Thinking aloud in the Bible group, I imagined a variation on one of the less familiar depictions of Mary: Saint Luke Drawing the Virgin by the Dutch artist Rogier van der Weyden. In this marvellous rendering (left), Luke (said to be an artist and physician as well as a gospel-writer) kneels awkwardly, sketchbook in hand, before a shy Virgin, her eyes downcast.

I am imagining both of them older, living in the aftermath of the crucifixion, resurrection and ascension. Mary, embittered by the way the world treated her son, has so much to say to her sainted draughtsman. ‘Because I was a young girl, you had to make me meek and mild. Could some meek little poppet have coped with what I had to cope with?’ (I’ve been reading a lot of George Bernard Shaw lately, and in my imagination this Mary has become something of a Shavian heroine.) 
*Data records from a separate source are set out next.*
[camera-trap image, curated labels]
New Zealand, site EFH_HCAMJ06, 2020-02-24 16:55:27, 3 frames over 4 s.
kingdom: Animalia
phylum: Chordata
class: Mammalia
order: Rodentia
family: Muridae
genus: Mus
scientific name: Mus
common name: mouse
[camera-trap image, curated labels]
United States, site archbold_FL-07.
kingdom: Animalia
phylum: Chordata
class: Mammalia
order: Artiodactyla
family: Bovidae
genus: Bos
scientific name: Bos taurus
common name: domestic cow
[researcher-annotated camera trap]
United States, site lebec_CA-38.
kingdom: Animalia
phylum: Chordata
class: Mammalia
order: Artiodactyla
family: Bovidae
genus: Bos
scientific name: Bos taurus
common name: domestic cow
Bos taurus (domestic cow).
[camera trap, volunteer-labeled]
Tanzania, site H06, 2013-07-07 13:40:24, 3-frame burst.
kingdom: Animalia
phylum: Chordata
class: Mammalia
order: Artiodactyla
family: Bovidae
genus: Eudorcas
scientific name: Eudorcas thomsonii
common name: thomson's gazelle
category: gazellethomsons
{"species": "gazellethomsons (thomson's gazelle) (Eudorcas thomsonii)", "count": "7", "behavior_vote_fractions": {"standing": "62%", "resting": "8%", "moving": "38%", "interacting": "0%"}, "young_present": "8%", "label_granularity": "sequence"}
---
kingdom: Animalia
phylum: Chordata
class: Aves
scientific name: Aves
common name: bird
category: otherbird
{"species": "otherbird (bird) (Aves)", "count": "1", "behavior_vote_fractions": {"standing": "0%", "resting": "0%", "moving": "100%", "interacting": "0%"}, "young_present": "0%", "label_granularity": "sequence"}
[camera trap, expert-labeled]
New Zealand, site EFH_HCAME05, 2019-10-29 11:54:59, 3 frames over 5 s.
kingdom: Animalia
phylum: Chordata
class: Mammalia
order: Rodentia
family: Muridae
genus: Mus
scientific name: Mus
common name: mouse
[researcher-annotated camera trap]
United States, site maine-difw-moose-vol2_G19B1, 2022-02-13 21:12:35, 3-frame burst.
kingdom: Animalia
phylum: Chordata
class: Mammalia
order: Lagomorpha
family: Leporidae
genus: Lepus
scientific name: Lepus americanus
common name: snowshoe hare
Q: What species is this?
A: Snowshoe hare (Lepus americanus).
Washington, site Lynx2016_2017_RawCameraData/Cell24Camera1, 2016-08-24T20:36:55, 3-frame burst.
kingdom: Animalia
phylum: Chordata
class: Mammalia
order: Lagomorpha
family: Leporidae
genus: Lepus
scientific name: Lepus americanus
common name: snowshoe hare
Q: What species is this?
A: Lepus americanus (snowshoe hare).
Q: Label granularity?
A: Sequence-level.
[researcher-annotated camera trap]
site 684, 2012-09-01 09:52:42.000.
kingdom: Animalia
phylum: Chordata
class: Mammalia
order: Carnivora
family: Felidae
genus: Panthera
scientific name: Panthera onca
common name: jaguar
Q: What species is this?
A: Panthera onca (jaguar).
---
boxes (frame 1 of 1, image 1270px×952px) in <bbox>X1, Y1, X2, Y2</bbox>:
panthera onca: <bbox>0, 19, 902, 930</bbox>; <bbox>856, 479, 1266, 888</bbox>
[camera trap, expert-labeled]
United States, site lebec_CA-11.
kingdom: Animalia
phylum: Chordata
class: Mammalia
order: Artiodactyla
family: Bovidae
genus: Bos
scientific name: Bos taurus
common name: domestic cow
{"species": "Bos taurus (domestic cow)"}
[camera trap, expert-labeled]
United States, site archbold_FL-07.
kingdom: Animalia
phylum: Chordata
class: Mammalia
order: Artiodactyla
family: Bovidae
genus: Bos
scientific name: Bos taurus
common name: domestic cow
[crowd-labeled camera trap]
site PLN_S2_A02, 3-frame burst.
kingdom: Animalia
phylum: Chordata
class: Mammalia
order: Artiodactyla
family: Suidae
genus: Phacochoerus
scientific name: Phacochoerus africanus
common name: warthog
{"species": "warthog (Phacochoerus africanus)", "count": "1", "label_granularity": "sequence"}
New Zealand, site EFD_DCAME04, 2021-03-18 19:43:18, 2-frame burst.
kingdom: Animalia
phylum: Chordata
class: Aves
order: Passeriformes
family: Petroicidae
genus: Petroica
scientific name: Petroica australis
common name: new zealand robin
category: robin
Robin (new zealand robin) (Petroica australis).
‘And what’s all this obsession with virginity?’ she goes on. ‘Why should I have been ashamed to give myself to the man I was to marry? How do you imagine my son could be in David’s line if his father was your angel Gabriel? It’s in the name – “angel” means “messenger”. They don’t impregnate us, they talk to us!’

‘But, my lady,’ says Luke, abashed, ‘I only wanted to exalt you…’

‘You exalted nothing but some bizarre metaphysics. What you exalted was not me, but a chimera. You turned me into one of your pagan statues – a cold marble maiden. And now they all worship me, and not God!’

‘You are an inspiration to people everywhere,’ Luke complains.

‘I am an aspiration,’ Mary counters. ‘Now men aspire to marry wilting virgins, and women try to deny themselves. How dare you make me the focus of all this folly? Do you think the kingdom my son talked about is going to be helped into existence by china dolls?’ 

Mary’s sudden silence is even more disturbing to Luke than her speech. He only pretends to go on painting. At least now her lips are still. But they are set in a discontented shape. How can he paint them like that? He sets the brush down, and looks afresh at the strong, wiry, middle-aged woman in front of him. His picture is nothing like her, he realises. For a second, his inner eye glimpses the possibility of a strange, harsh new kind of art, that could show her as she really is.